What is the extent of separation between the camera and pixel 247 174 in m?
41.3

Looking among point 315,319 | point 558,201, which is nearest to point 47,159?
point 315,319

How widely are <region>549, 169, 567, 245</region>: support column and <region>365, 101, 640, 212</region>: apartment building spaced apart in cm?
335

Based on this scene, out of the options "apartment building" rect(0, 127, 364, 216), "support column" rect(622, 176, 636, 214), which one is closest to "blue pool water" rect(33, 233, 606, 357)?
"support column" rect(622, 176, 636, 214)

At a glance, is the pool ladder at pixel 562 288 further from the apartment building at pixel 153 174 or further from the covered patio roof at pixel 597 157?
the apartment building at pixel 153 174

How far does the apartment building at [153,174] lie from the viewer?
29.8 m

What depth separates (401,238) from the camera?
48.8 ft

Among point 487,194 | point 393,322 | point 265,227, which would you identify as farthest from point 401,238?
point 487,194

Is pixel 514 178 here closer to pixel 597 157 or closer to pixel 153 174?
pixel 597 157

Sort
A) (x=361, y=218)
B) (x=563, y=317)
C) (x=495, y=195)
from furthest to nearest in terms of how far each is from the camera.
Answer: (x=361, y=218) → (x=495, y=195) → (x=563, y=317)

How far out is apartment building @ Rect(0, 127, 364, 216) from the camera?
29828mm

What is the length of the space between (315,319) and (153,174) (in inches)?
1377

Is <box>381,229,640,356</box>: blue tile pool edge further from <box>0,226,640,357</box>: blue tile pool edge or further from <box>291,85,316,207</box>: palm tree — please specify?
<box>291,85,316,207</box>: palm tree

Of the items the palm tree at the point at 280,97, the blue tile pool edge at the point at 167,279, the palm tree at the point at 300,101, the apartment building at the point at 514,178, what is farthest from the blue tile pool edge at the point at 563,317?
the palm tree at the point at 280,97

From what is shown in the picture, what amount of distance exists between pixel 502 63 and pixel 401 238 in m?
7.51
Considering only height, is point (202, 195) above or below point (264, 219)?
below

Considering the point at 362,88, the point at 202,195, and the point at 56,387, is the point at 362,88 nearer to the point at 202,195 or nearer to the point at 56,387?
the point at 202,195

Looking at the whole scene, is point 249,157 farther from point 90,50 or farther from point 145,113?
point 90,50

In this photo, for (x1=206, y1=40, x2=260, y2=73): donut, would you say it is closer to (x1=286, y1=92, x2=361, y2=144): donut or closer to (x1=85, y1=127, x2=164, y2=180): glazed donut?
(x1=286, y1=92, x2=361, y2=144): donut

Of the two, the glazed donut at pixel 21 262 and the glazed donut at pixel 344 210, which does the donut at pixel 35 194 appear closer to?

****

_Short task_. Reproduce the data in its entirety, matching each character.

_Problem solution_.
What is the extent of separation between the camera and pixel 247 174 in m?
41.3

Looking among point 315,319 | point 558,201, which is nearest to point 47,159?
point 315,319

How widely are <region>549, 169, 567, 245</region>: support column and <region>365, 101, 640, 212</region>: apartment building spaced apart in cm?
335

Based on this scene, out of the options "apartment building" rect(0, 127, 364, 216), "support column" rect(622, 176, 636, 214), which one is closest to "blue pool water" rect(33, 233, 606, 357)?
"support column" rect(622, 176, 636, 214)

At a glance, is the pool ladder at pixel 562 288 further from the apartment building at pixel 153 174 or further from the covered patio roof at pixel 597 157?
the apartment building at pixel 153 174

How far does the apartment building at [153,174] lie from the viewer?
29.8 m

What depth separates (401,238) from the camera?
48.8 ft

Among point 487,194 | point 393,322 | point 265,227, which would you identify as farthest from point 401,238?
point 487,194

Is pixel 514 178 here closer to pixel 597 157 or closer to pixel 153 174?
pixel 597 157

Sort
A) (x=361, y=218)
B) (x=563, y=317)
C) (x=495, y=195)
from furthest to nearest in terms of how far each is from the camera.
Answer: (x=361, y=218) → (x=495, y=195) → (x=563, y=317)

How far out is apartment building @ Rect(0, 127, 364, 216) from the camera?
29828mm

What is the length of the space between (315,319) and (153,174) (in inches)?
1377

Is <box>381,229,640,356</box>: blue tile pool edge further from <box>0,226,640,357</box>: blue tile pool edge or further from <box>291,85,316,207</box>: palm tree — please specify?
<box>291,85,316,207</box>: palm tree

Of the items the palm tree at the point at 280,97, the blue tile pool edge at the point at 167,279, the palm tree at the point at 300,101, the apartment building at the point at 514,178, what is farthest from the blue tile pool edge at the point at 563,317?
the palm tree at the point at 280,97

From what is shown in the picture, what amount of distance exists between pixel 502 63 and pixel 401 238 in m?
7.51
Considering only height, is point (202, 195) above or below point (264, 219)?
below

Considering the point at 362,88, the point at 202,195, and the point at 56,387, is the point at 362,88 nearer to the point at 202,195 or nearer to the point at 56,387?
the point at 202,195

Looking at the whole scene, is point 249,157 farther from point 90,50 or farther from point 145,113?
point 90,50

In this photo, for (x1=206, y1=40, x2=260, y2=73): donut, would you say it is closer to (x1=286, y1=92, x2=361, y2=144): donut or closer to (x1=85, y1=127, x2=164, y2=180): glazed donut?
(x1=286, y1=92, x2=361, y2=144): donut

Of the two, the glazed donut at pixel 21 262 and the glazed donut at pixel 344 210, which does the donut at pixel 35 194 appear closer to?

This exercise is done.